Give back exactly the lines from the one containing "Of all the items" through the end of the records, including both, and no others.

--- Excerpts from a spatial dataset ---
● ● ● ● ●

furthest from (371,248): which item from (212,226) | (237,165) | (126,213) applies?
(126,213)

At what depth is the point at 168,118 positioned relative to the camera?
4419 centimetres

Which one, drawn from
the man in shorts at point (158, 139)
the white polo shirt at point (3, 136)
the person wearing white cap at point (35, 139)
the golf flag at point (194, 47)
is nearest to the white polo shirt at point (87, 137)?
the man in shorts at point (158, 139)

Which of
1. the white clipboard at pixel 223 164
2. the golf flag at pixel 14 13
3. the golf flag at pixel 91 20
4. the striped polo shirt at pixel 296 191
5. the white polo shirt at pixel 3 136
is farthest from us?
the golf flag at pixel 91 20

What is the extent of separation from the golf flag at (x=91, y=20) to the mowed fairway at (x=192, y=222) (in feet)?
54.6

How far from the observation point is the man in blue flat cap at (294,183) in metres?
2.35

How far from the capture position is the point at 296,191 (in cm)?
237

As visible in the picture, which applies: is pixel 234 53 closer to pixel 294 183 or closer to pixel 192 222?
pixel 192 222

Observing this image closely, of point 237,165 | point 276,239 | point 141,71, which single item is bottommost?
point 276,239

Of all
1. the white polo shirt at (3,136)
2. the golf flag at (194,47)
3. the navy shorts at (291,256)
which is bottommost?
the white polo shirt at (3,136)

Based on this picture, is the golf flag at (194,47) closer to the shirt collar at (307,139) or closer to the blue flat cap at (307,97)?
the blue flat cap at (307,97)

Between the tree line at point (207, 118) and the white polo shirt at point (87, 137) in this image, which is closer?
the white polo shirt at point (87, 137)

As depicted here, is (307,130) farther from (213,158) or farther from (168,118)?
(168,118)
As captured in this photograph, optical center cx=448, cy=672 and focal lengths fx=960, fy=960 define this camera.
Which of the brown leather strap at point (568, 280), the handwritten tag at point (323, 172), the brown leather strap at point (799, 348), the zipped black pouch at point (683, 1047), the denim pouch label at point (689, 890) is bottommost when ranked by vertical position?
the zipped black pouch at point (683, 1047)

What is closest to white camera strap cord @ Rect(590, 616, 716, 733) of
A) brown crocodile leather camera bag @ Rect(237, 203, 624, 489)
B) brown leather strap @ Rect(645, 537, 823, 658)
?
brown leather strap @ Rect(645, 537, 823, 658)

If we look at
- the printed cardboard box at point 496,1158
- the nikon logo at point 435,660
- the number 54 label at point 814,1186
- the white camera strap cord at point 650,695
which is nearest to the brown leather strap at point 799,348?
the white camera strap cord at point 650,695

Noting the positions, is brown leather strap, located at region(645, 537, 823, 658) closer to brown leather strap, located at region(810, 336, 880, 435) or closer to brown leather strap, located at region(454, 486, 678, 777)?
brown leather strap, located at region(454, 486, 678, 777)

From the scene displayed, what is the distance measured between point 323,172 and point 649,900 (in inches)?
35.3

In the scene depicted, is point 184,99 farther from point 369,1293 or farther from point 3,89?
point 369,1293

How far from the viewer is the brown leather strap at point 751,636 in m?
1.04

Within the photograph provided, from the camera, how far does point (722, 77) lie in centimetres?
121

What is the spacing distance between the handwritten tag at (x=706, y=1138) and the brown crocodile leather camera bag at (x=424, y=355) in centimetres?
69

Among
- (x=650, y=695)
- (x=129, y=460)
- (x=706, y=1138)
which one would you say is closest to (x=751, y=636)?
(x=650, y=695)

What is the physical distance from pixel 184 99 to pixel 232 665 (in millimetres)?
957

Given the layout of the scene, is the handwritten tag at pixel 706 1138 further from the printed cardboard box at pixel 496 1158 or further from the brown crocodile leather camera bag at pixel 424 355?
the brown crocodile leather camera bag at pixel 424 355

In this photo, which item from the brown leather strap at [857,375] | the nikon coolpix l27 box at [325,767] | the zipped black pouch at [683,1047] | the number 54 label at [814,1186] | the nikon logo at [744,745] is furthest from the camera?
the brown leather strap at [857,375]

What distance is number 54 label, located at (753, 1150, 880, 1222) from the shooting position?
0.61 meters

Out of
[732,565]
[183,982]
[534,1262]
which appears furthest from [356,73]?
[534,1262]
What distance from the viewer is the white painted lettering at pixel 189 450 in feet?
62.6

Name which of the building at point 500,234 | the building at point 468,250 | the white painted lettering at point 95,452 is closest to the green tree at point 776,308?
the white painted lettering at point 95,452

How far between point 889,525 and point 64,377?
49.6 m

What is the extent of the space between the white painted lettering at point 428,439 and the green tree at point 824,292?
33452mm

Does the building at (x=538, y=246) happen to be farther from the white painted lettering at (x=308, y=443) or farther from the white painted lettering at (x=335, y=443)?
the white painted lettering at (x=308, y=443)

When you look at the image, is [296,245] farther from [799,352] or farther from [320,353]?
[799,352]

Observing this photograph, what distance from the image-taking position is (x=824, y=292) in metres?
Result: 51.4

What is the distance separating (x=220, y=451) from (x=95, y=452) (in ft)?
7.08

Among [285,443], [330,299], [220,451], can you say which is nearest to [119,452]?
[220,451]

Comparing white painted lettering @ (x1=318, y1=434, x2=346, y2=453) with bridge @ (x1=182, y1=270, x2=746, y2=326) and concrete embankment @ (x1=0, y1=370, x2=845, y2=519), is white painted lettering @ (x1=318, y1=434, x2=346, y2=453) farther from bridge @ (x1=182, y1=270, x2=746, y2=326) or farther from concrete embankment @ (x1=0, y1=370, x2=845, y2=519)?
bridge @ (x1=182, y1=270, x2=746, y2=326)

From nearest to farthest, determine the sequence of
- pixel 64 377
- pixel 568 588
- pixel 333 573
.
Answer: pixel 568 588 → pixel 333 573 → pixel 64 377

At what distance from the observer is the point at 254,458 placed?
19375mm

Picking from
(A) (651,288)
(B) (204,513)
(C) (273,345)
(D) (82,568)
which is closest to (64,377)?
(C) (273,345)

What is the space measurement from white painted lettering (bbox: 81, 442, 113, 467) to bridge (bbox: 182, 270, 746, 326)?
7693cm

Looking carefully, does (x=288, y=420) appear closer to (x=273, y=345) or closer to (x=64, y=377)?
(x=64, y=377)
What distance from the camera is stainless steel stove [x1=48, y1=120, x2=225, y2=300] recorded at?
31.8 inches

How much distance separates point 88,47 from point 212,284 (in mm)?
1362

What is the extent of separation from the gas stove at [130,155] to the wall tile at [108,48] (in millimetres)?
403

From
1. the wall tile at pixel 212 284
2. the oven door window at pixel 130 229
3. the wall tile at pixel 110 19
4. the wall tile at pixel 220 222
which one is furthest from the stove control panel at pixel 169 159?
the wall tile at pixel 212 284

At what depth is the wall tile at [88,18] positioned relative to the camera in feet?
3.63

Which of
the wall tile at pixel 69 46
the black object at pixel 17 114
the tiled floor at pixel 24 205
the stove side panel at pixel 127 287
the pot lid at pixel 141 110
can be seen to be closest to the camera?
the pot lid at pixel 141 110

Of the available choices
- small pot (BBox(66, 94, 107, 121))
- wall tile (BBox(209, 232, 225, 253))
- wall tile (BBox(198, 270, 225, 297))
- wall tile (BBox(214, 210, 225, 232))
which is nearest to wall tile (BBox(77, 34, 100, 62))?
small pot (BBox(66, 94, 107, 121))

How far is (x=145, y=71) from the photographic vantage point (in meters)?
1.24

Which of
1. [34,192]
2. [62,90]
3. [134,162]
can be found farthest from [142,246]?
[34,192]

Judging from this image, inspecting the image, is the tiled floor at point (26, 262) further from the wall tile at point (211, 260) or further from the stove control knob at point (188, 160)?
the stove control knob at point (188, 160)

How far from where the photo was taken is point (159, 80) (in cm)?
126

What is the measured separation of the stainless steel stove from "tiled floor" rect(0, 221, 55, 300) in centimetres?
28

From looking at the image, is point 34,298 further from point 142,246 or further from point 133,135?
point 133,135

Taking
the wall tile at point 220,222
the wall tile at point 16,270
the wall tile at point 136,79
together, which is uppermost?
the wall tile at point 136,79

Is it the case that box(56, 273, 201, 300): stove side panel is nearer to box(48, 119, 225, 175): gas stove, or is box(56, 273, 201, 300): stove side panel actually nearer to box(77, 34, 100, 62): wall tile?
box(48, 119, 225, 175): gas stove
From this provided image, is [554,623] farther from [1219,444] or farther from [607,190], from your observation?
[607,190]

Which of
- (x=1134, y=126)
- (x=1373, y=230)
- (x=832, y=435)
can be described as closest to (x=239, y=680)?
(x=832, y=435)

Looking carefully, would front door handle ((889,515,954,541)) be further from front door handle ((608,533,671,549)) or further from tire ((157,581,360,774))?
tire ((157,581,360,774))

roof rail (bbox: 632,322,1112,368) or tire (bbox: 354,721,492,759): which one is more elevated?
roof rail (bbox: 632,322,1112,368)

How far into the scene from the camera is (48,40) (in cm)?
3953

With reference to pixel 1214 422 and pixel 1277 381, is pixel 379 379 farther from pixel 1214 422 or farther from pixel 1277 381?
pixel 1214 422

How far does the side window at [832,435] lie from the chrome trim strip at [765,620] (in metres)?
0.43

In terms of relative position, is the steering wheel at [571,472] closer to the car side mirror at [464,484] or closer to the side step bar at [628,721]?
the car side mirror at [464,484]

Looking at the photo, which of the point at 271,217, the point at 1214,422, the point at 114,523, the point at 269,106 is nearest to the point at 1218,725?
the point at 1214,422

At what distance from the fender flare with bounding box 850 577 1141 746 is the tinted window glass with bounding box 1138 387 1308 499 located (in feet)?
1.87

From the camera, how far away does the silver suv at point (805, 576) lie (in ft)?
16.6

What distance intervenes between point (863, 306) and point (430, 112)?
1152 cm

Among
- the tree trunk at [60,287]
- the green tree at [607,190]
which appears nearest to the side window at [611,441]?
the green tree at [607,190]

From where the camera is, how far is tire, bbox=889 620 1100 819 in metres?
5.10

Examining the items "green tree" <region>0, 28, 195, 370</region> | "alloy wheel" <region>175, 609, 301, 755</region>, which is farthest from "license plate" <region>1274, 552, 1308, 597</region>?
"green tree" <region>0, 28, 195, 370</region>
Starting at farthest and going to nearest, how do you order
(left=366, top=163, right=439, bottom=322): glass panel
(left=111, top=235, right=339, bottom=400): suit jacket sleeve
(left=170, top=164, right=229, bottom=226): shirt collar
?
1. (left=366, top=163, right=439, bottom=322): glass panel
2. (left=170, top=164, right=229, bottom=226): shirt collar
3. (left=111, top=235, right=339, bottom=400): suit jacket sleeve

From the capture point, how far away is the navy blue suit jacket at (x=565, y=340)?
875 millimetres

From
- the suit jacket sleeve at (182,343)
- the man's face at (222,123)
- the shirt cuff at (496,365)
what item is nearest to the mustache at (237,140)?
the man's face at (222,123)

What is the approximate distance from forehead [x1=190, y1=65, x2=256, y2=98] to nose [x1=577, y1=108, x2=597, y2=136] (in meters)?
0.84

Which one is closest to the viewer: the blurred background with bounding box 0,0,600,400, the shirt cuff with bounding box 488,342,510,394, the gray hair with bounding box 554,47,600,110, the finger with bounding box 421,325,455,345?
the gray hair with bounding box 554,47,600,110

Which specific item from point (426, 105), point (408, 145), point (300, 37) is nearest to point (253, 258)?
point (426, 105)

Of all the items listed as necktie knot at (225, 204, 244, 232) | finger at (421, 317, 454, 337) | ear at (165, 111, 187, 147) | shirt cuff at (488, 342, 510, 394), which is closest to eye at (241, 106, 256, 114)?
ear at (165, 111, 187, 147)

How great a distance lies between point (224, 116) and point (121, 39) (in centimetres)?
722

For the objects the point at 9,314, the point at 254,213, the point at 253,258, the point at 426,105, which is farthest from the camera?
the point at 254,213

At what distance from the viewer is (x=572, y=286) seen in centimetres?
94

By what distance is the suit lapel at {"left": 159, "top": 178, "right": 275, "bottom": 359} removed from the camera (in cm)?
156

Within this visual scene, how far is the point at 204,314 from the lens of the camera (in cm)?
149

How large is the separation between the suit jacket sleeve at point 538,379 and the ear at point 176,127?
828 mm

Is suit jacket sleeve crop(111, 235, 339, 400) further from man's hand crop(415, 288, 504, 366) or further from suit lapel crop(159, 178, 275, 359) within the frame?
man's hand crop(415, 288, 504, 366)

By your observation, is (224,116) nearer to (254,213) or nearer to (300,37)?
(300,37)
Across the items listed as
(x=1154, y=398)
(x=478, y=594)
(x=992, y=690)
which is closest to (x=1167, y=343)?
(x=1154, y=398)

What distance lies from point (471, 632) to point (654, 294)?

● ● ● ● ●

--- WORKED ANSWER ---
Of all the items listed as necktie knot at (225, 204, 244, 232) | finger at (421, 317, 454, 337) | ear at (165, 111, 187, 147) | shirt cuff at (488, 342, 510, 394), which is closest to eye at (241, 106, 256, 114)?
ear at (165, 111, 187, 147)

How great a distance lies between point (224, 116) and point (121, 39) (in centimetres)?
722

For the objects the point at 9,314, the point at 254,213, the point at 253,258, the point at 426,105, which is farthest from the camera?
the point at 254,213

At what distance from the viewer is (x=572, y=286) seen in centimetres?
94

By what distance is the suit lapel at {"left": 159, "top": 178, "right": 275, "bottom": 359} removed from the camera (in cm)?
156

Within this visual scene, how far is the point at 204,314 from the lens of the camera (in cm)?
149

How large is the separation between the suit jacket sleeve at point 538,379 and the ear at point 176,127?
828 mm

Is suit jacket sleeve crop(111, 235, 339, 400) further from man's hand crop(415, 288, 504, 366) or further from suit lapel crop(159, 178, 275, 359) within the frame?
man's hand crop(415, 288, 504, 366)

By your observation, is (224,116) nearer to (254,213) or nearer to (300,37)?
(300,37)
Across the items listed as
(x=1154, y=398)
(x=478, y=594)
(x=992, y=690)
which is closest to (x=1167, y=343)?
(x=1154, y=398)

What distance lies from point (471, 632) to point (654, 294)?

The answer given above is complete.